There is a slide that intuitively shows how gather, apply, scatter works in GraphLab, as well as GraphChi. The way GraphChi deals with the problem that the edge list cannot fit into memory is exactly like the sharding talked about in this class. In GraphiChi, different shards are processed in parallel. The sliding window in GraphChi stands for the sequential disk access required for processing each shard.
What is the high-level idea behind having two functions (gather and apply) to update the new vertex rank?
@totofufu I think gather calculates the weighted sum of each in-edge that is selected by gather_edges, and then apply sums all the values from gather and produce a new rank score for the vertex.

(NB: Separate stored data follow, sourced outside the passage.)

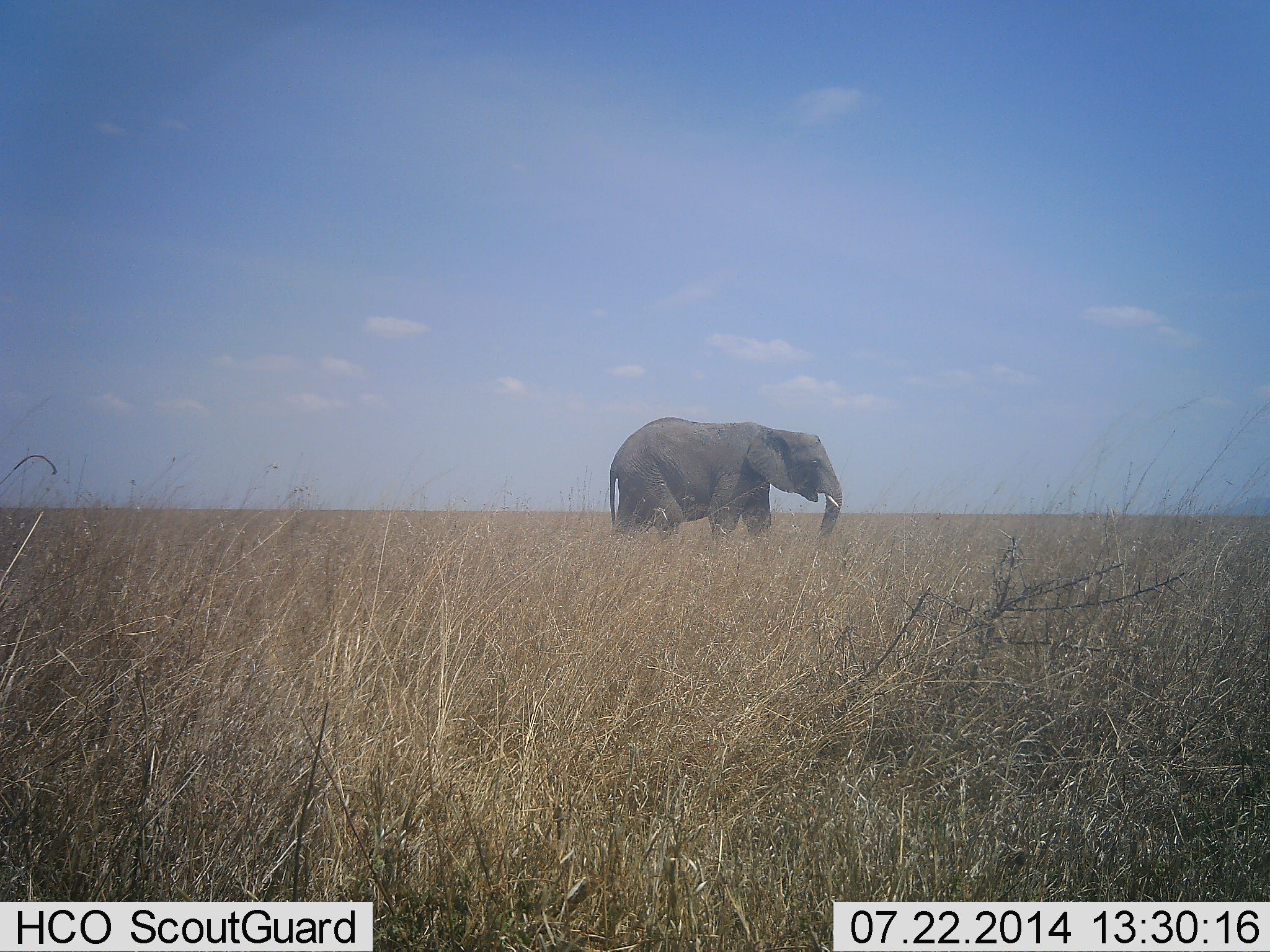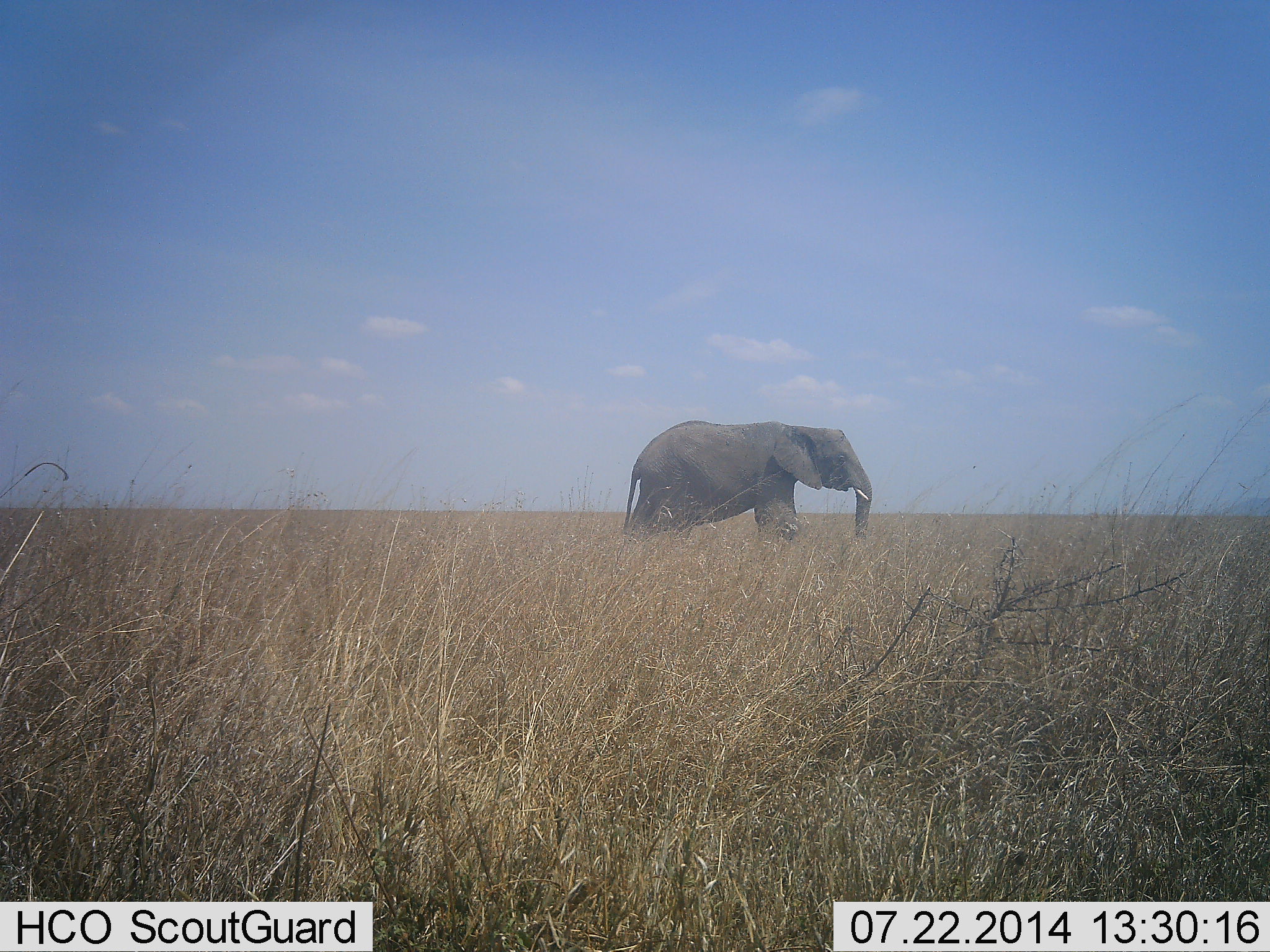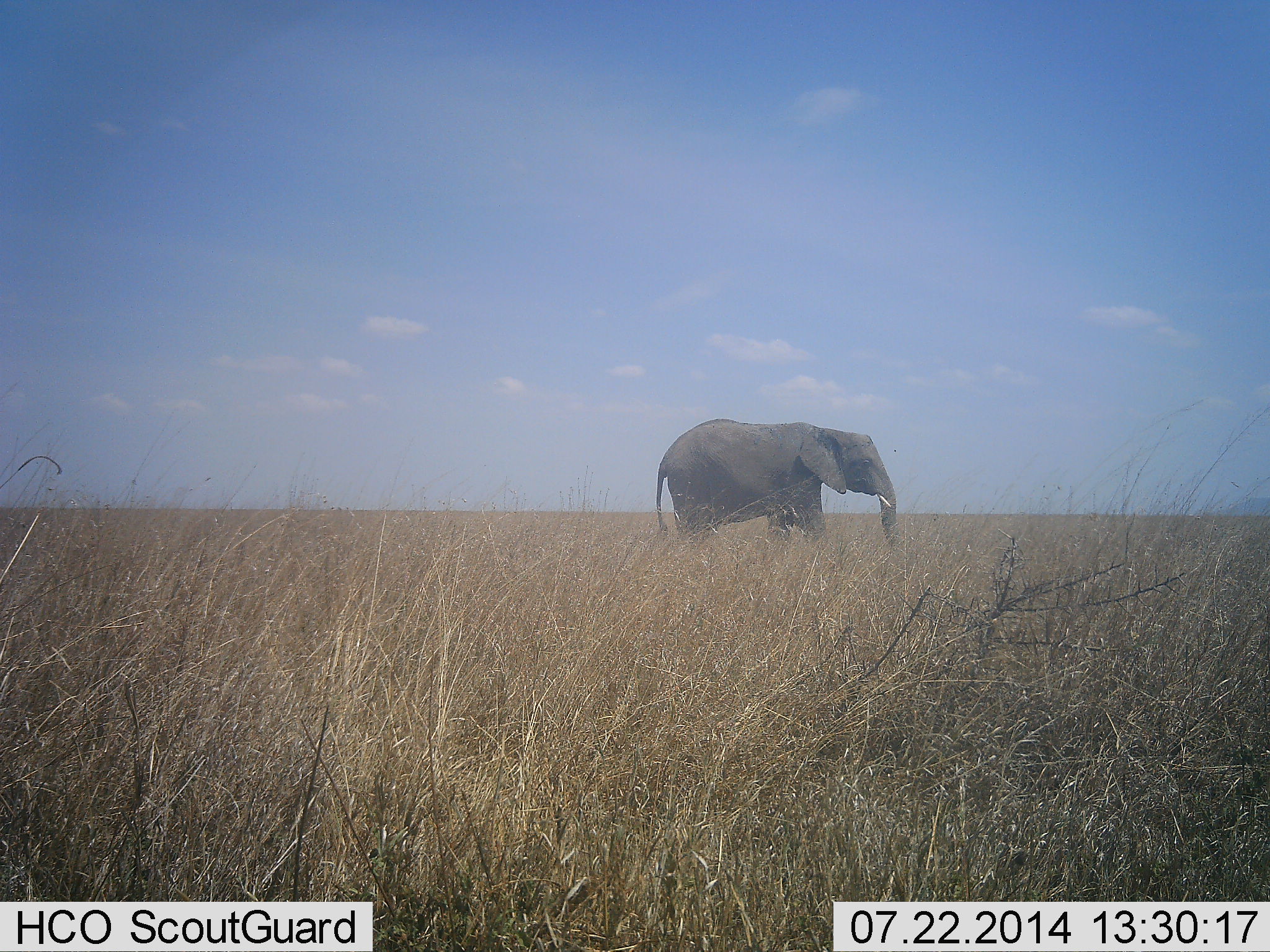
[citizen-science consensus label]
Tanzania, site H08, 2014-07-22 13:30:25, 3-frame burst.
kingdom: Animalia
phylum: Chordata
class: Mammalia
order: Proboscidea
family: Elephantidae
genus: Loxodonta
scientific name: Loxodonta africana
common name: african bush elephant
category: elephant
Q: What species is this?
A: Elephant (african bush elephant) (Loxodonta africana).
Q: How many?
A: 1.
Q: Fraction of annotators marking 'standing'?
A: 10%.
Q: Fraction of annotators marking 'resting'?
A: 0%.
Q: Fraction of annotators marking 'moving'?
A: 90%.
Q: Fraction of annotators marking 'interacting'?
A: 0%.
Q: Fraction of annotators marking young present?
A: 0%.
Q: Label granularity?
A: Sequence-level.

As opposed to most graph libraries that are called by the user program. It is noted in lecture that GraphLab is a framework that is running at top-level, and calls the user-defined operations to complete computation.
In "Update vertex rank" function, why isn't 0.15 divided by number of graph vertices?
Since I was still unsure about the scatter-gather, I did a bit of reading on Wikipedia:
Gather - reads data from multiple buffers and writes to a single dota stream,
Scatter - reads data from a data stream and writes to multiple buffers,
the buffers are given in a vector of buffers.
Hope this helps anyone who forgot what these instructions did.
@momoda Looks like there are two versions of the algorithm (see this source for an explanation), and this slide uses version 1 (the original published version) while the previous slide uses version 2. Basically the one on the previous slide gives an actual probability of reaching a page after clicking on many links; all the PageRanks form a probability distribution over all websites. The one on this slide is the expected number of times someone would reach a website if they restarted the search procedure as many times as there are websites.